设计一个图灵机来接受 {1^n: n is prime number}

Question

Design a Turing Machine to accept {1^n: n is prime number}.

I have this homework to make a recognizer Turing Machine that will be accepted if the occurrences of 1 are equal to any prime number. As of now, I still got no idea how to find the solution related to this prime number.

How should I go about this?

Answer 1

Because we're making a Turing machine and we haven't explicitly said we care about performance, odds are we just care about showing that TMs can solve this problem - so, any solution, no matter how dumb, should suffice. What is a correct, if needlessly tedious, way to show that a number in unary format (eg, 1^p) is a prime number? One way is to check whether the number of p's is evenly divisible by any number between 2 and p - 1, inclusive. This is actually pretty easy to do for a Turing machine. Since the problem doesn't tell us not to, we can make it even simpler by using a multi-tape Turing machine for our construction.

Let the input be on tape #1 and use tape #2 to record the current thing we are trying to divide the input by. Before we begin, we can verify that our p is greater than 2, as follows:

• see if the current tape square is 1, if so, move right, else halt-reject since 0 is not prime
• see if the current tape square is 1, if so, move right, else, halt-reject since 1 is not prime
• see if the current tape square is 1, if so, reset the tape head and continue on with our division process, knowing p > 2; else, halt-accept since 2 is prime.

If we're continuing at this point, that means we've verified we are looking at the unary encoding of a number greater than 2. We need to do this because 2 is the first number for which we need to check divisibility, and we don't want to say 2 is composite since 2 divides it. At this stage, we can write 11 (unary 2) on tape #2. If you like, you can do this as you are resetting the tape head as mentioned above. Otherwise, you can use some new states specifically for that part of the setup.

We are now looking at a TM configuration like this:

#1111111111111111111111#
 ^
#11#
 ^

We want to see if the number represented on the second tape evenly divides the number represented on the first tape. To do this, we can "cross out" numbers on the first tape repeatedly, in groups the size of the second tape, until we run out of numbers on the first tape. If we run out in the middle of crossing out a whole group, then the number represented on the first tape is not evenly divisible by the number represented on the second tape, and we can proceed to check increasing numbers on the second tape. If we run out after having crossed out an entire group, then it is evenly divisible by a number other than 1 and itself, so we can halt-reject as the number is not prime. Processing our example would look like:

=>   #1111111#   =>   #x111111#   =>   #xx11111#   =>   #xx11111#
      ^                 ^                 ^                ^
     #11#             #11#             #11#             #11#
      ^                 ^                 ^               ^

=>   #xx11111#   =>   #xx11111#   =>   #xx11111#   =>   #xxx1111#
        ^                ^                ^                 ^
     #11#             #11#             #11#             #11#
      ^               ^                 ^                 ^

=>   #xxxx111#   =>  ... reset    =>   #xxxx111#   =>   ... cross
          ^           tape 2                ^            off another
     #11#             back to          #11#              pair of 1s
        ^             head ...          ^               ...

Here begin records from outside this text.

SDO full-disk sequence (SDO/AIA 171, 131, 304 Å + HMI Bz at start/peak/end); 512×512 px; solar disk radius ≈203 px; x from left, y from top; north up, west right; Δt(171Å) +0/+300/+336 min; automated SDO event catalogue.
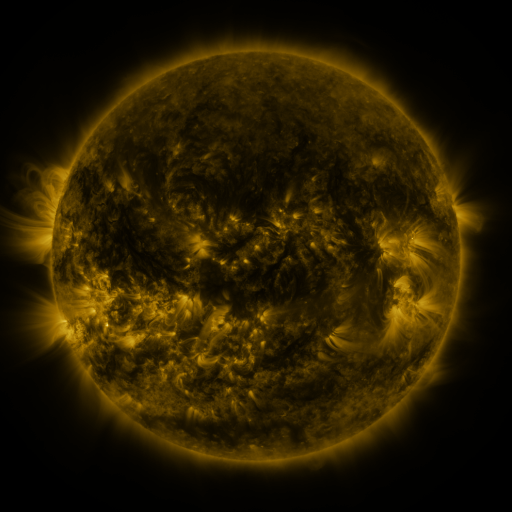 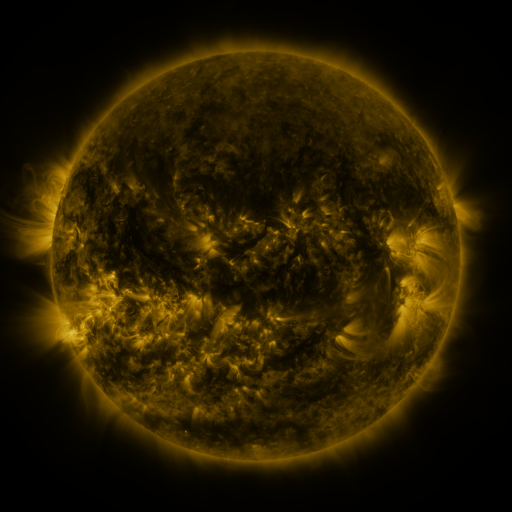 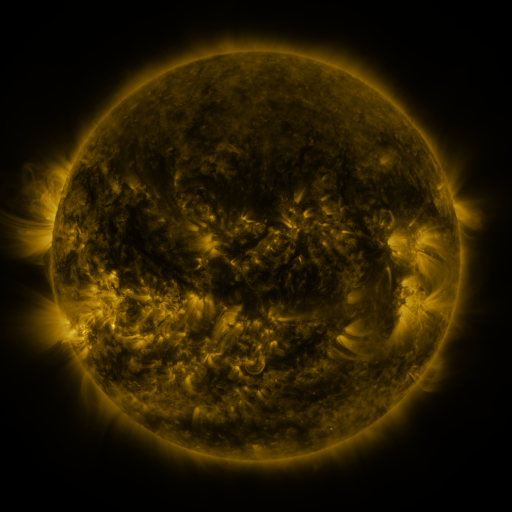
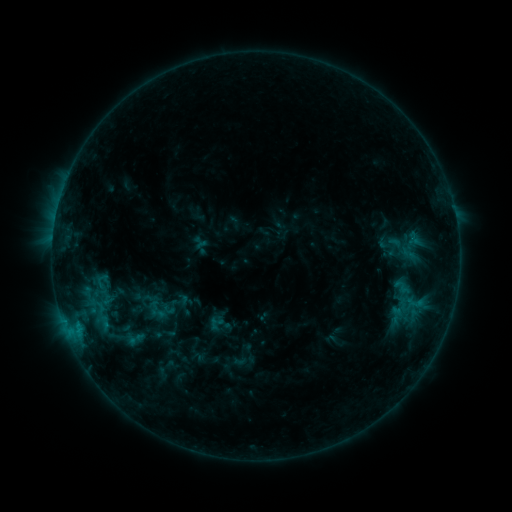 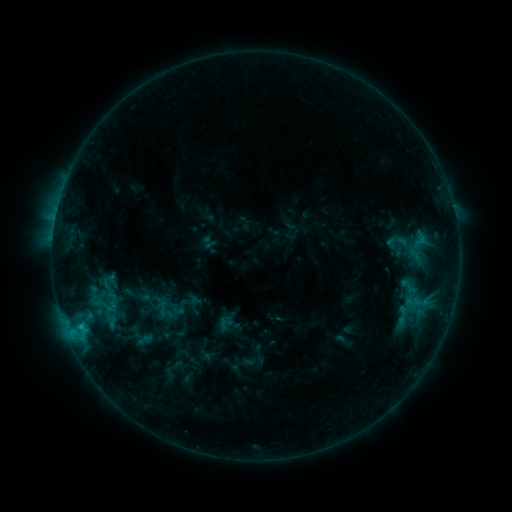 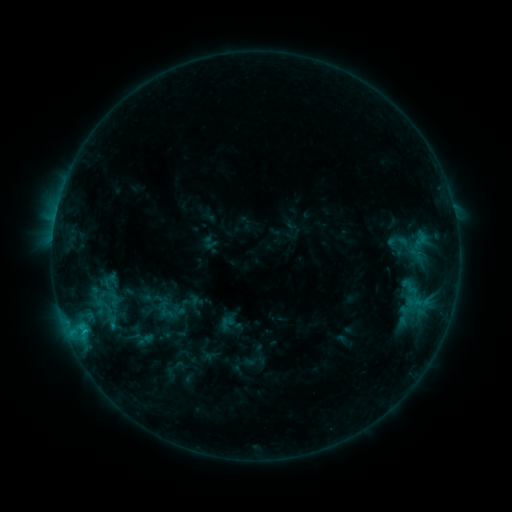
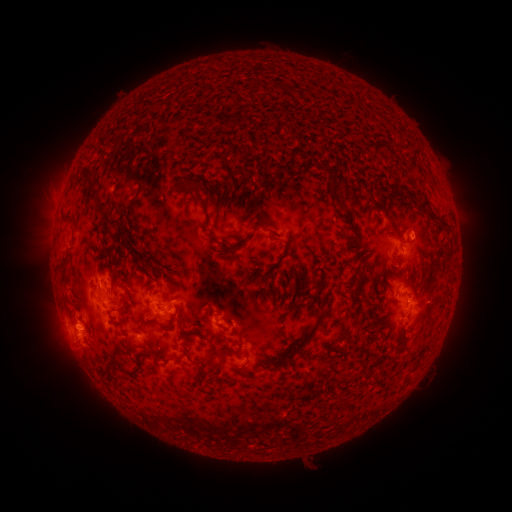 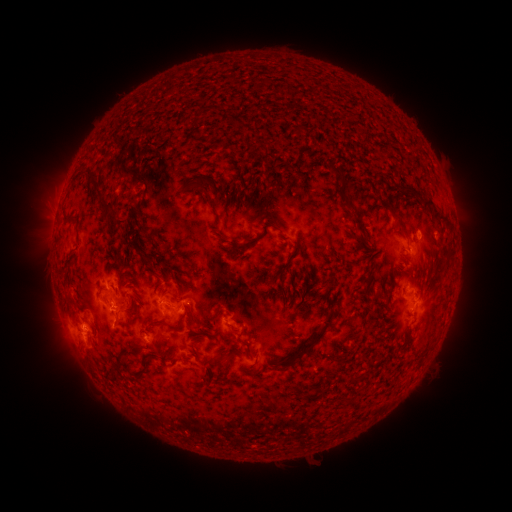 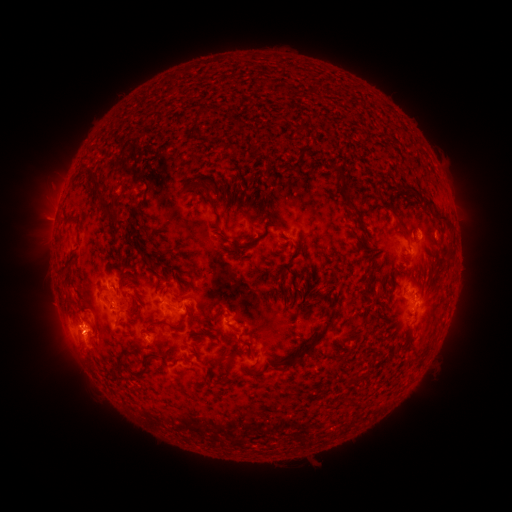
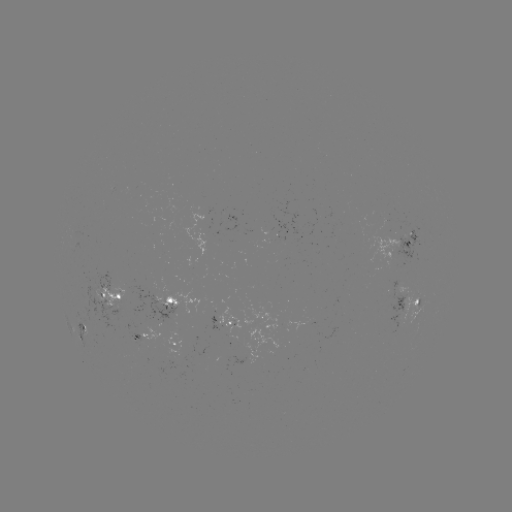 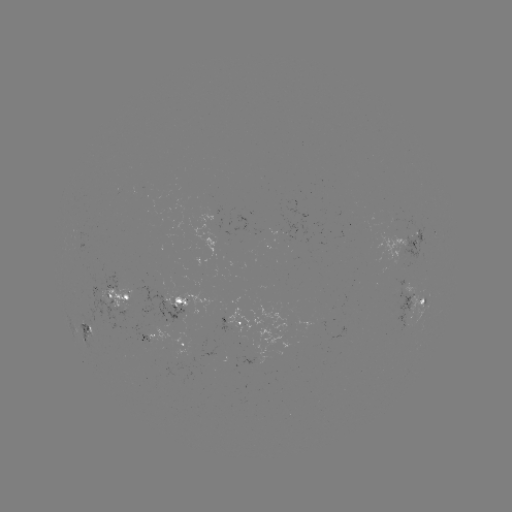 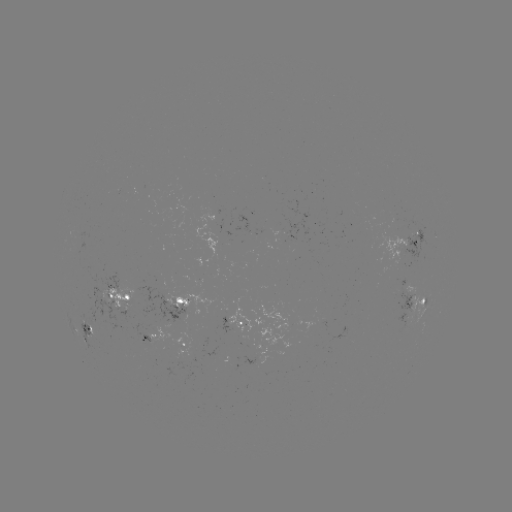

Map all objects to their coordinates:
emerging-flux region: (407, 295)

=>   #xxxxxx1#   =>   #xxxxxxx#
            ^                 ^
     #11#             #11#
      ^                 ^

At this stage we see a 1 on the second tape and a blank on the first tape; this means the number was not divisible by our current guess. If we had seen blank/blank, we could have halt-rejected immediately. Instead, we need to continue checking larger possible divisors. At this stage we need to:

1. reset the first tape head to the beginning of the input, replacing x's with 1's again.
2. add an extra 1 to the second tape head to increment its value, then reset the head to the beginning of its value.
3. repeat the divisibility check described above.

If we continue this process, we will eventually find a divisor of the number represented on the input tape, if that number is composite. As it is, however, we will currently halt-reject on prime numbers when the second tape increases to the same number as the input. We will then find that the prime number evenly divides itself. We need to check for this; a good place would be between steps 2 and 3 in the last set of 3 steps above, we can compare tapes #1 and #2 and see if they match exactly. this would be just like the divisibility check, but it would only cross off at most one copy of tape #2 from tape #1, and it would halt-accept if it got to blank/blank rather than halt-rejecting.

Obviously, there are a lot of details to fill out if you want to formally define the TM by giving its transition table. But, it can be done and a procedure like the one outlined here can be used to solve this problem. Again, this is not the most efficient way to solve this, but it is a way to solve it, which generally is good enough when looking for TMs for some problem.